Exercise goal »
Copy out every line of the listing below, verbatim.

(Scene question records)
►
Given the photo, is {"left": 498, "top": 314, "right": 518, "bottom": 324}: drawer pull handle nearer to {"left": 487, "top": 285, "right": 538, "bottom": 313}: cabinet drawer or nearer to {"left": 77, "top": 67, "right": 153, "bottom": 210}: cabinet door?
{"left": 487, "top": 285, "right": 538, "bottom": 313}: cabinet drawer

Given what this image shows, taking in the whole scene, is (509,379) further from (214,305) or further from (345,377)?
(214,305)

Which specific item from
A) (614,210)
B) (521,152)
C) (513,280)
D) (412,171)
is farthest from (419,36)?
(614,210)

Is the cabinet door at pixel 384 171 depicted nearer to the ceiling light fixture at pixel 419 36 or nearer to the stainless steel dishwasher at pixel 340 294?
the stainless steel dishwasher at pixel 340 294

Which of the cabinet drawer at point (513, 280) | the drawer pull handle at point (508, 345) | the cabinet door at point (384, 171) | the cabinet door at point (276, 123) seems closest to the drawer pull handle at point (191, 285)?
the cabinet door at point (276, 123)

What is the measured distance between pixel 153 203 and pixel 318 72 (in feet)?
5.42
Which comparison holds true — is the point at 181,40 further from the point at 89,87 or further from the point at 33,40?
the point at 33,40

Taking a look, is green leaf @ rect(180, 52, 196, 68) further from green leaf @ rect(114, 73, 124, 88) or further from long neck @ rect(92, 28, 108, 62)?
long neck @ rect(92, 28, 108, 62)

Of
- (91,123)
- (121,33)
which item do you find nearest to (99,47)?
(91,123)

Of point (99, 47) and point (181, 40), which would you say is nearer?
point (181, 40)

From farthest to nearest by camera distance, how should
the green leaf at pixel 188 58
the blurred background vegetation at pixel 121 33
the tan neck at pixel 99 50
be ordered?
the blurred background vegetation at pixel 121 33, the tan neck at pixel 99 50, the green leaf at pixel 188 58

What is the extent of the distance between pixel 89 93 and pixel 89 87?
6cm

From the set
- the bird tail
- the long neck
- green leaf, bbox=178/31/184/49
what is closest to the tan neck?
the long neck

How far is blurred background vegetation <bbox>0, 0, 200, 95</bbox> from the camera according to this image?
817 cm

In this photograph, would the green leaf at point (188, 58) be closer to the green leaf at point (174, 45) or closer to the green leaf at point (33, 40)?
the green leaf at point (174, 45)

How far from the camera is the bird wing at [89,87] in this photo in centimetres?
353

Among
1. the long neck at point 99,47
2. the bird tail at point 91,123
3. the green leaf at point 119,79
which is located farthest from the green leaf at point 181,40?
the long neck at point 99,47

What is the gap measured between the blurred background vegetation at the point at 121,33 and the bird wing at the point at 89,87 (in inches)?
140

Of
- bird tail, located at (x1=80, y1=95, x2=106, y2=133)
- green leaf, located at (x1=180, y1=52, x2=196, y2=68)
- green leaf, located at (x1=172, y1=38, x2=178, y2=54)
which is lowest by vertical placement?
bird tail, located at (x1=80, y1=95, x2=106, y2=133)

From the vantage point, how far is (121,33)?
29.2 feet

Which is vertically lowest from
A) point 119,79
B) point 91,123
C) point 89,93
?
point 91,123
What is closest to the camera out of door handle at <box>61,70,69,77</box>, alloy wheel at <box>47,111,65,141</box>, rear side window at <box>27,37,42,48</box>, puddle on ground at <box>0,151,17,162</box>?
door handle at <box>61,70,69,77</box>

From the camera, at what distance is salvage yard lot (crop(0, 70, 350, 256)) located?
◄
Problem solution »
Given the photo, is {"left": 498, "top": 314, "right": 518, "bottom": 324}: drawer pull handle nearer to {"left": 487, "top": 285, "right": 538, "bottom": 313}: cabinet drawer or nearer to {"left": 77, "top": 67, "right": 153, "bottom": 210}: cabinet door?
{"left": 487, "top": 285, "right": 538, "bottom": 313}: cabinet drawer

Given what this image shows, taking in the whole scene, is (509,379) further from (214,305) or further from (345,377)?
(214,305)

Which specific item from
A) (614,210)
B) (521,152)
C) (513,280)
D) (412,171)
is farthest from (419,36)?
(614,210)

Is the cabinet door at pixel 384 171 depicted nearer to the ceiling light fixture at pixel 419 36 or nearer to the stainless steel dishwasher at pixel 340 294?
the stainless steel dishwasher at pixel 340 294

Which of the cabinet drawer at point (513, 280) | the drawer pull handle at point (508, 345) | the cabinet door at point (384, 171) | the cabinet door at point (276, 123) seems closest to the drawer pull handle at point (191, 285)?
the cabinet door at point (276, 123)

What is the measured distance between pixel 153 203 and pixel 318 72 (in feet)?
5.42
Which comparison holds true — is the point at 181,40 further from the point at 89,87 or further from the point at 33,40?
the point at 33,40

Taking a look, is green leaf @ rect(180, 52, 196, 68) further from green leaf @ rect(114, 73, 124, 88) or further from long neck @ rect(92, 28, 108, 62)?
long neck @ rect(92, 28, 108, 62)

Of
- (91,123)
- (121,33)
which item do you find nearest to (99,47)?
(91,123)

Of point (99, 47) and point (181, 40), which would you say is nearer?
point (181, 40)

From farthest to nearest by camera distance, how should
the green leaf at pixel 188 58
the blurred background vegetation at pixel 121 33
the tan neck at pixel 99 50
be ordered?
the blurred background vegetation at pixel 121 33, the tan neck at pixel 99 50, the green leaf at pixel 188 58

What is the extent of the distance between pixel 89 93 and pixel 89 87?
6cm

From the set
- the bird tail
- the long neck
- green leaf, bbox=178/31/184/49
what is closest to the tan neck?
the long neck

How far is blurred background vegetation <bbox>0, 0, 200, 95</bbox> from the camera according to this image?
817 cm

In this photograph, would the green leaf at point (188, 58) be closer to the green leaf at point (174, 45) or closer to the green leaf at point (33, 40)?
the green leaf at point (174, 45)

How far from the camera is the bird wing at [89,87] in this photo in centimetres?
353

Among
1. the long neck at point 99,47
2. the bird tail at point 91,123
3. the green leaf at point 119,79
which is located farthest from the green leaf at point 181,40?
the long neck at point 99,47

What is the gap measured between the blurred background vegetation at the point at 121,33 and the bird wing at the point at 89,87 (in inches)?
140

Of
- bird tail, located at (x1=80, y1=95, x2=106, y2=133)
- green leaf, located at (x1=180, y1=52, x2=196, y2=68)
- green leaf, located at (x1=172, y1=38, x2=178, y2=54)
which is lowest by vertical placement?
bird tail, located at (x1=80, y1=95, x2=106, y2=133)

From the vantage point, how far is (121,33)?
29.2 feet

Which is vertically lowest from
A) point 119,79
B) point 91,123
C) point 89,93
?
point 91,123
What is closest to the camera out of door handle at <box>61,70,69,77</box>, alloy wheel at <box>47,111,65,141</box>, rear side window at <box>27,37,42,48</box>, puddle on ground at <box>0,151,17,162</box>?
door handle at <box>61,70,69,77</box>

From the camera, at what distance is salvage yard lot (crop(0, 70, 350, 256)) located?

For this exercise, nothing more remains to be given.